The Eastern Front, 1914-1917 by Norman Stone, page 246, copyright © 1975 Norman Stone, publisher: Charles Scribner's Sons, publication date: 1975
(4) Excerpts from the entry for May 26, 1916,from the memoirs of Maurice Paléologue, French Ambassador to Imperial Russia. Tsar Nicholas and the royal family were increasingly isolated from Russia's elites, the Duma, Russia's legislative assembly, large segments of workers and the military. An autocrat, the Tsar accommodated representative government and the Duma only under duress. He remain in power little more than 40 weeks from the date on which Paléologue wrote.

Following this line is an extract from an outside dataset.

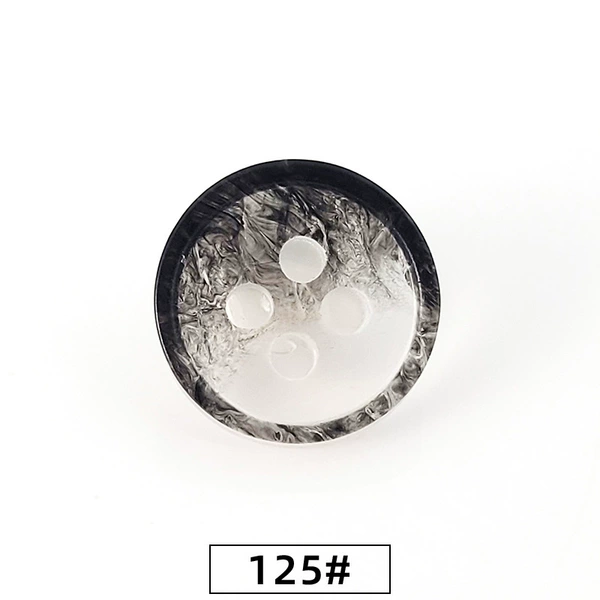 11.5mm, style 1000
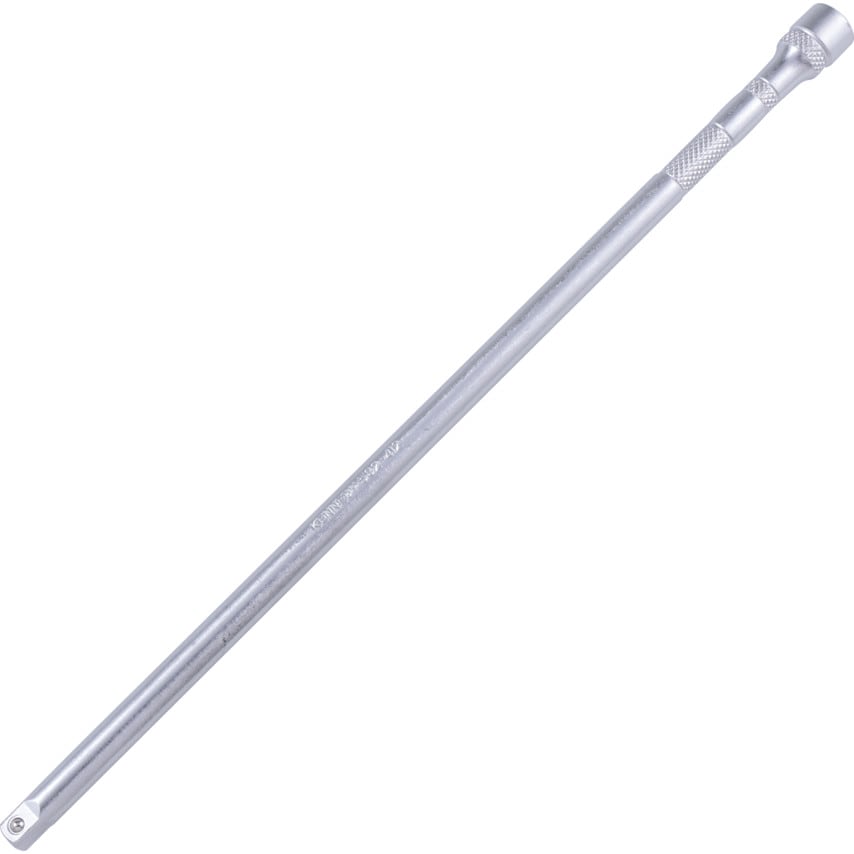 10" Extension 1/4" Square Drive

An Ambassador's Memoirs Vol. II by Maurice Paléologue, page 265, publisher: George H. Doran Company
(5) Extract from a letter of French Artilleryman Paul Pireaud to his wife Marie on May 27, 1916. Pireaud's unit, the 112th Heavy Artillery Regiment, moved into the Verdun sector in early April. Although French commander Pétain rotated infantry units after seven or eight days, but it was much more difficult to do so with the artillery.